Helicopter capability - Defence Committee Contents


Examination of Witnesses (Questions 120-139)

REAR ADMIRAL SIMON CHARLIER, REAR ADMIRAL TONY JOHNSTONE-BURT OBE AND BRIGADIER KEVIN ABRAHAM

2 JUNE 2009

  Q120  Mr Havard: So, it is not good but it is no different?

  Rear Admiral Charlier: Obviously, they are naval people and I take as much interest in this as my colleague. We work very closely together to look at peaks and troughs of retention and PVR rates. It is a much more complex position than you might at first think. If you work people hard in an operational theatre and continue to return them to that same theatre eventually two things happen: first, they become tired of that single involvement and all the pressures that go with it in the cycle, which my colleague has just mentioned; second, in the Sea King Mk4 force there are naval personnel with a particular sub-specialisation which is the littoral manoeuvre and amphibious warfare side, in this case flying. If you continually rotate them into a land-based operation so they are doing a single task, although the task varies within that operation, you combine the effects of both operational stress and the performance of a role which they are designed to do, but they have also joined the Navy and we have to get that in balance. We work very closely together to try to balance the operational demands that must come first—there is no doubt about that whatsoever—with the performance of the amphibious and littoral manoeuvre task of flying at sea and embarking. We have to watch it very carefully to get it in balance because that gives the varied military career in which most of the people who have joined want to participate.

  Q121  Mr Havard: Do you need to put more resource and therefore more people into that particular area? Therefore, do you need more people in the sense of the headline figure as well? It may be embarrassing to say that you need more people but if that is the reality is that what you need to do?

  Rear Admiral Charlier: No. As I said earlier, unless we were to predict a 10 or 20-year cycle of continuing to support amphibious and littoral manoeuvre operations and singularly land-based operations, I do not think that to overman the Navy would be a good use of taxpayers' money. The Navy is not designed around that process and that would require a whole change of policy to deliver it. It is up to us, the Commanders, to balance our people's role in employment as best we can to advance the operational theatre within the budget we are given.

  Chairman: I thought that was precisely the scenario predicted for the next 10 or 20 years.

  Mr Havard: Quite!

  Q122  Linda Gilroy: Are there any significant areas of capability for which you are unable to train because of the pressures of deployment and the Harmony issues that we have just been discussing? Are there things that you cannot train for in the UK that are needed in Afghanistan?
————
Stated task A
In the committee transcript, which force does Rear Admiral Charlier say includes naval personnel with a sub-specialisation in littoral manoeuvre and amphibious warfare?

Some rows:
————
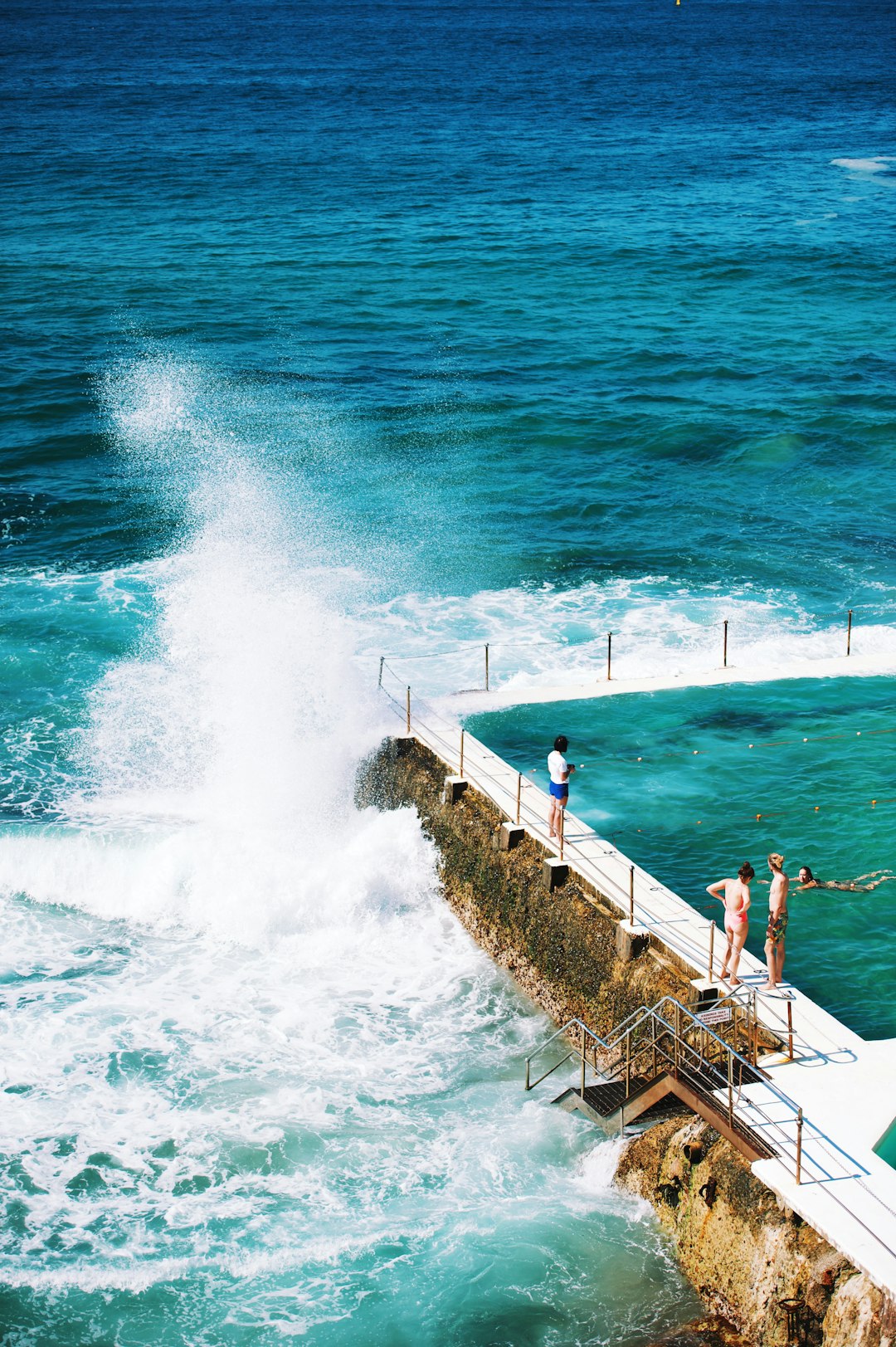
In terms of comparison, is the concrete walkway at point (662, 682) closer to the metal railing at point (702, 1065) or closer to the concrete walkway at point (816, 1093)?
the concrete walkway at point (816, 1093)

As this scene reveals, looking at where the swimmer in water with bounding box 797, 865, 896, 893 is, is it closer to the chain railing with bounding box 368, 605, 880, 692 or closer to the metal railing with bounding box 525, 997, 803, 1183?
the metal railing with bounding box 525, 997, 803, 1183

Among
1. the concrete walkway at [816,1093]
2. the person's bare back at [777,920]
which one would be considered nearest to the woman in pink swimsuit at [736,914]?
the person's bare back at [777,920]

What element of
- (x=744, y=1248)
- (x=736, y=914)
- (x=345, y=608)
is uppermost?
Answer: (x=345, y=608)

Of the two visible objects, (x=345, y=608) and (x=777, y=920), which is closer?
(x=777, y=920)

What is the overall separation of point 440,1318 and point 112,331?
3692cm

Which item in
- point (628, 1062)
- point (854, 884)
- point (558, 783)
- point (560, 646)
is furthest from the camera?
point (560, 646)

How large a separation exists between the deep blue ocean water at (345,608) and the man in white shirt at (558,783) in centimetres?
161

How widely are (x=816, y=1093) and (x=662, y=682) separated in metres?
9.72

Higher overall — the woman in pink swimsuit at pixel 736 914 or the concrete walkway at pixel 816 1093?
the woman in pink swimsuit at pixel 736 914

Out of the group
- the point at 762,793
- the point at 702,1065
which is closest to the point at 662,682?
the point at 762,793

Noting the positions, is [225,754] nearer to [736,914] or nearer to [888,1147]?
[736,914]

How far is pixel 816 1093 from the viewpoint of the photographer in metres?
11.3

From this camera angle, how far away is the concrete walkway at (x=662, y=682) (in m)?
19.8

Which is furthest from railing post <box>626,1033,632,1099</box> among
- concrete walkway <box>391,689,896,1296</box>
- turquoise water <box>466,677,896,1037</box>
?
turquoise water <box>466,677,896,1037</box>
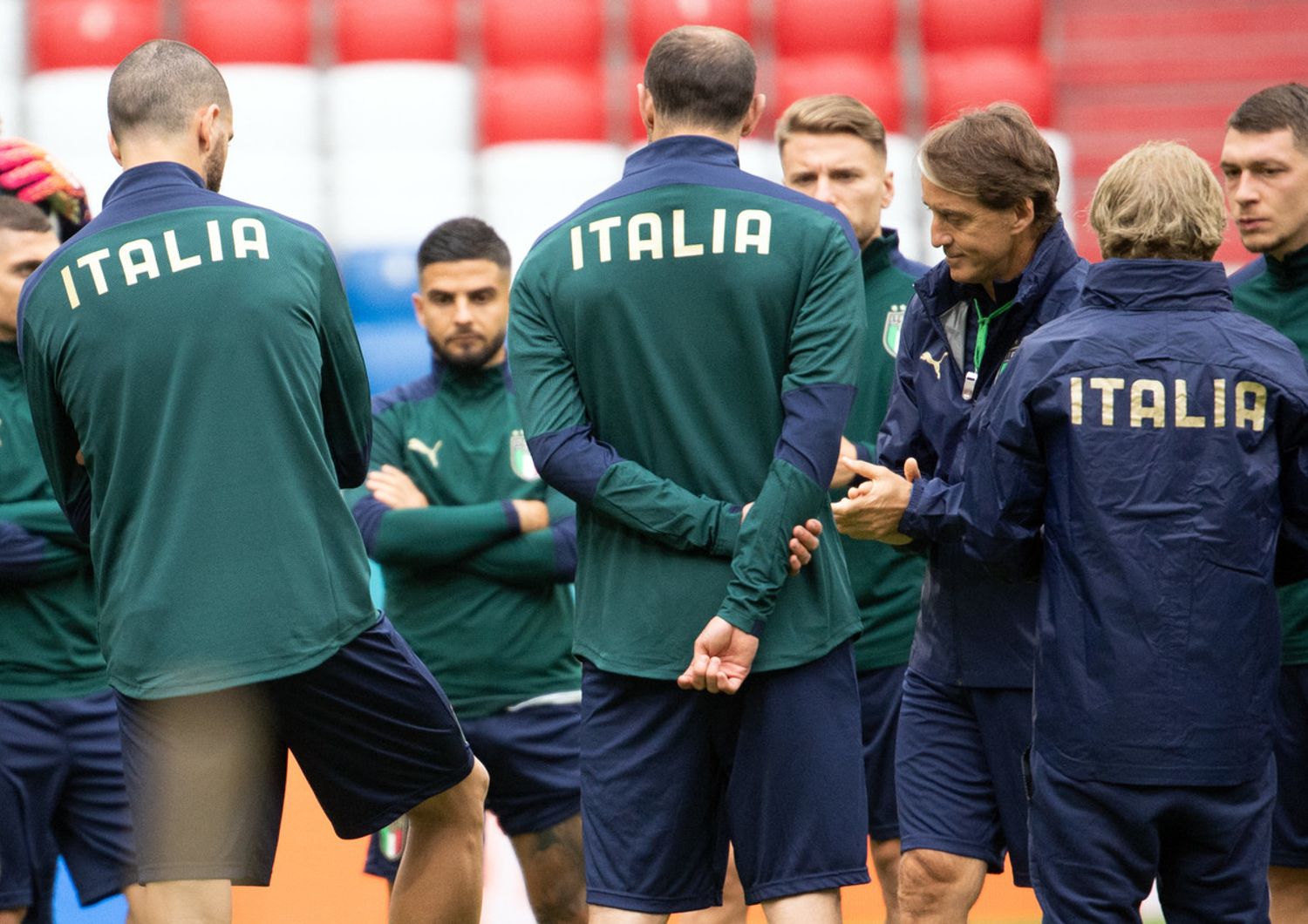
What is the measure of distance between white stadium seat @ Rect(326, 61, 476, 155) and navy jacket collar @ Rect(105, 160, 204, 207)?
14.6 feet

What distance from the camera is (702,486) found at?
2.83m

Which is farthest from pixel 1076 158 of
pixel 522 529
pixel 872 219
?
pixel 522 529

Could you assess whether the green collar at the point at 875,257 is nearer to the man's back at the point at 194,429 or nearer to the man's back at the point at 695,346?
the man's back at the point at 695,346

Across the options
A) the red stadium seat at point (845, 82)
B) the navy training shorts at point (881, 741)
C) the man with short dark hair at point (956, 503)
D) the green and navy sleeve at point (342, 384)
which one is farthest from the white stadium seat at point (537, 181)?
the man with short dark hair at point (956, 503)

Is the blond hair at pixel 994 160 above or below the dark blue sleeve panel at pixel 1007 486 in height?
above

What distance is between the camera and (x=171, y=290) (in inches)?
107

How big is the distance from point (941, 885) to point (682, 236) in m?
1.27

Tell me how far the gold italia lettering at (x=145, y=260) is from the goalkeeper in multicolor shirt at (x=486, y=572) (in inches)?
52.2

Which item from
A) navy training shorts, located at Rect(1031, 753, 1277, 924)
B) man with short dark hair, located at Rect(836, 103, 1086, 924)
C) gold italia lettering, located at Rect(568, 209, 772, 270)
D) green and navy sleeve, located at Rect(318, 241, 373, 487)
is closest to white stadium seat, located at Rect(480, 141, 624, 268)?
green and navy sleeve, located at Rect(318, 241, 373, 487)

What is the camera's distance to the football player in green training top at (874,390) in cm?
385

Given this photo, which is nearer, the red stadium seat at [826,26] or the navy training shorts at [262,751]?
the navy training shorts at [262,751]

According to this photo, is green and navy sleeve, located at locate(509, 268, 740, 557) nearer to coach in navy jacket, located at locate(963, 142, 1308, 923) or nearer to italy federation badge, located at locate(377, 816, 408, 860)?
coach in navy jacket, located at locate(963, 142, 1308, 923)

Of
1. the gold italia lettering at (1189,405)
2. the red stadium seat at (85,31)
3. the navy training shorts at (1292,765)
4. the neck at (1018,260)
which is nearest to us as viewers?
the gold italia lettering at (1189,405)

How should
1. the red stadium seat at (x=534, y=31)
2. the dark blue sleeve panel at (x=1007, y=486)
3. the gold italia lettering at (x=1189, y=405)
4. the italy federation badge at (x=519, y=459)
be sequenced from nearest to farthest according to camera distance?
the gold italia lettering at (x=1189, y=405), the dark blue sleeve panel at (x=1007, y=486), the italy federation badge at (x=519, y=459), the red stadium seat at (x=534, y=31)
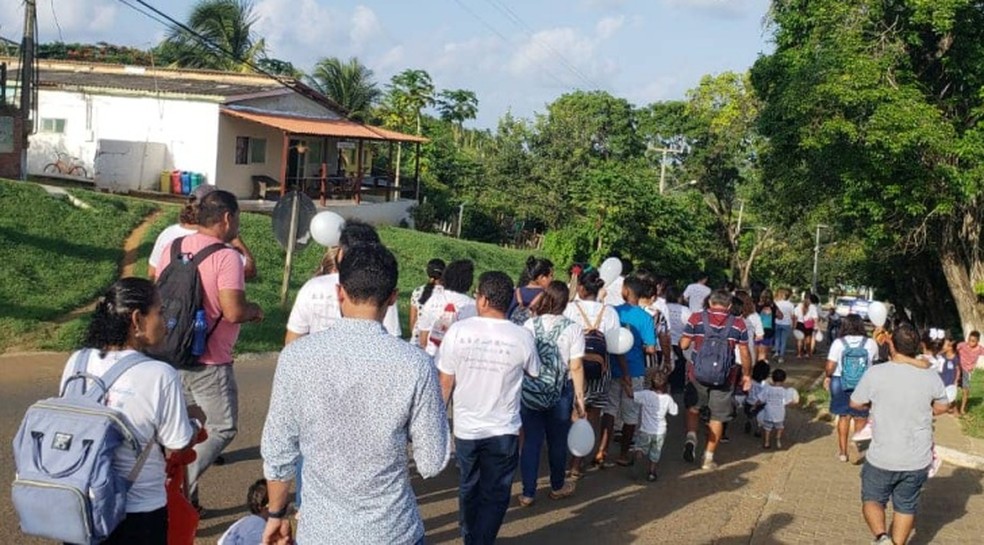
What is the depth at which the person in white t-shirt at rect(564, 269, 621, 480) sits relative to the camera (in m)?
7.86

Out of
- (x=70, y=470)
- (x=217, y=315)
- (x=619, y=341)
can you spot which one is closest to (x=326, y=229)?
→ (x=619, y=341)

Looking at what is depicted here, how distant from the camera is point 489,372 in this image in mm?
5547

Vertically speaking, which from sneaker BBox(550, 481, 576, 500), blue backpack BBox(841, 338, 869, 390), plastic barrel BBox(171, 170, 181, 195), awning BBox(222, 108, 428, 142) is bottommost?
sneaker BBox(550, 481, 576, 500)

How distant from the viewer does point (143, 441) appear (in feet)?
11.9

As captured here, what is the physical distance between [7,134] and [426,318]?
18.5 metres

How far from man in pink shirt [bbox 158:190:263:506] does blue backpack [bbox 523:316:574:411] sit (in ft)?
6.64

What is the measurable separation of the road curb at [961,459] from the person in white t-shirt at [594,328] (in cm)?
442

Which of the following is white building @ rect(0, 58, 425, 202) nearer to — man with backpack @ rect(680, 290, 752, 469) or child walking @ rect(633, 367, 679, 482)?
man with backpack @ rect(680, 290, 752, 469)

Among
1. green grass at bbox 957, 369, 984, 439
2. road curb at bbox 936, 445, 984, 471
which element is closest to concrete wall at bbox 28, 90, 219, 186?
green grass at bbox 957, 369, 984, 439

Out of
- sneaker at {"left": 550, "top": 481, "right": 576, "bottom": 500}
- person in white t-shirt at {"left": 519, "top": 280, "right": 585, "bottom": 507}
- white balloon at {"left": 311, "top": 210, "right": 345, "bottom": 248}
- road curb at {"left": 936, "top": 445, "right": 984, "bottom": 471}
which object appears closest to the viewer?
person in white t-shirt at {"left": 519, "top": 280, "right": 585, "bottom": 507}

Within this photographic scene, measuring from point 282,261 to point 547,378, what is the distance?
12957mm

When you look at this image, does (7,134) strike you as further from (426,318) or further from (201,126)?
(426,318)

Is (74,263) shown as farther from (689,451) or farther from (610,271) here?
(689,451)

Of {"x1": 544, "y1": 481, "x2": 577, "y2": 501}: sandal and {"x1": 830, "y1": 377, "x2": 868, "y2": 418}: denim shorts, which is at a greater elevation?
{"x1": 830, "y1": 377, "x2": 868, "y2": 418}: denim shorts
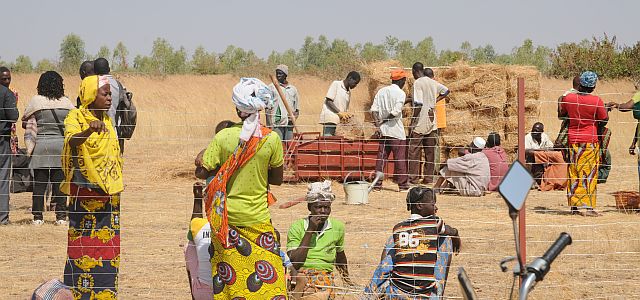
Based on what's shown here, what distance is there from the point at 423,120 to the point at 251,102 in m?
————
Stated task B
Extract each line of the rows that contains the word "federation".

Exercise result A
The Sea King Mk4 force.

Exercise result B
According to this photo, is green and navy sleeve, located at locate(509, 268, 740, 557) nearer to coach in navy jacket, located at locate(963, 142, 1308, 923) or nearer to italy federation badge, located at locate(377, 816, 408, 860)?
4. the italy federation badge at (x=519, y=459)
the gold italia lettering at (x=1189, y=405), the dark blue sleeve panel at (x=1007, y=486), the italy federation badge at (x=519, y=459), the red stadium seat at (x=534, y=31)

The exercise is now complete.